§ **Çalışma Soruları**:
(a) Gazetecilik ve siyaset yazısından "Gazeteci vijdanı ile" sözlerinin geçtiği yerden başlayıp "var mıdır mesela?" sözlerinden sonra durarak ilgili kısmı olduğu gibi aktarın.
(b) Gazetecilik ve siyaset yazısında "Gazeteci vijdanı ile cüzdanı arasına" sözleriyle başlayan paragrafı temel bilgilerini koruyarak daha kısa biçimde yeniden yazın.
(c) Gazetecilik ve siyaset yazısına göre aşağıdaki soruları yanıtlayın:
(i) Gazeteci mesleğini vicdanına neyi koyarak icra etmelidir?
(ii) PKK'ya terör örgütü diyemeyen birinin hangi partinin il başkanı olma ihtimali sorgulanır?
(iii) İktidar nasıl tanımlanır?

══ Seçilmiş Bölüm ══

Gazeteci taraf olabilir. Olmadan gazetecilik yapılabilir mi bilmiyorum.
Gazeteci vijdanına doğruları koyarak mesleğini icra etmelidir.
Ciddiyet ve meslek etiği bunu gerektirir.
Gazeteci vijdanı ile cüzdanı arasına sıkıştırmamalı kendisini. Şıkışmışsa, gazeteci kimliğini satmış demektir. Güvenilirliğini kaybeder. Kalem artık cüzdanı için yazar. Vijdan ve doğru ortadan kalkar.
Katı laikçiliğ savunan birinin Saadet Partisi gibi bir partide bulunma imkanı ne kadardır?
Ya da tam tersi. İslamı hassasiyetleri, şeriatı benimseyen birini CHP yönetimine alabilir mi?
Mümkün değil.
Ya da, PKK ya terör örgütü diyemeyen birinin MHP İl başkanı olma ihtimali var mıdır mesela?
Kemalizmi baş tacı yapan, laikliği vazgeçilmez kabul eden, seküler yaşamı ne pahasına olursa olsun savunan geniş yapıdaki insanların muhafazakar bir partiyi savunmaları mümkün mü?
İsraile terörist diyemeyen, HAMAS'a terör örgütü diyen, 15 Temmuza tiyatro diyenlerle içiçe olan, dinini yaşamak isteyenleri bağnaz gözü ile bakan, Ayasofya'nın Cami olmasına karşı çıkanların AK Parti gibi, muhafazakar bir partide ne işleri olabilir ki? Olmalarına imkan yokken neden AK Parti derler mesela?
O kalıba girmeleri mümkün mü?
Girmişlerse ?
Hiçbir zaman o kalıba göre hareket etmezler. Etmediler de.
Alacak-verecek konusu olarak gördüklerini hepimiz zaten biliyoruz.
İktidar bir bütündür.
Eğrisi vardır, doğrusu vardır. Hata yapmaz değildir. Herkesi ve her kesimi mutlu etmek de zaten mümkün değildir.

═══
══ Sağlanan Veriler ══

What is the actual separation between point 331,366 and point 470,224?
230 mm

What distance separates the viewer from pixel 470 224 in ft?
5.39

═══

§ **Çözümlü Yanıtlar**:
(a)
Gazeteci vijdanı ile cüzdanı arasına sıkıştırmamalı kendisini. Şıkışmışsa, gazeteci kimliğini satmış demektir. Güvenilirliğini kaybeder. Kalem artık cüzdanı için yazar. Vijdan ve doğru ortadan kalkar.
Katı laikçiliğ savunan birinin Saadet Partisi gibi bir partide bulunma imkanı ne kadardır?
Ya da tam tersi. İslamı hassasiyetleri, şeriatı benimseyen birini CHP yönetimine alabilir mi?
Mümkün değil.
Ya da, PKK ya terör örgütü diyemeyen birinin MHP İl başkanı olma ihtimali var mıdır mesela?

(b) Gazeteci kendini vicdanı ile cüzdanı arasında sıkıştırmamalıdır. Sıkışan gazeteci kimliğini satmış olur ve güvenilirliğini kaybeder. Kalemi artık cüzdanı için yazar, vicdan ve doğru ortadan kalkar.

(c)
(i) Doğruları.
(ii) MHP.
(iii) Bir bütün olarak.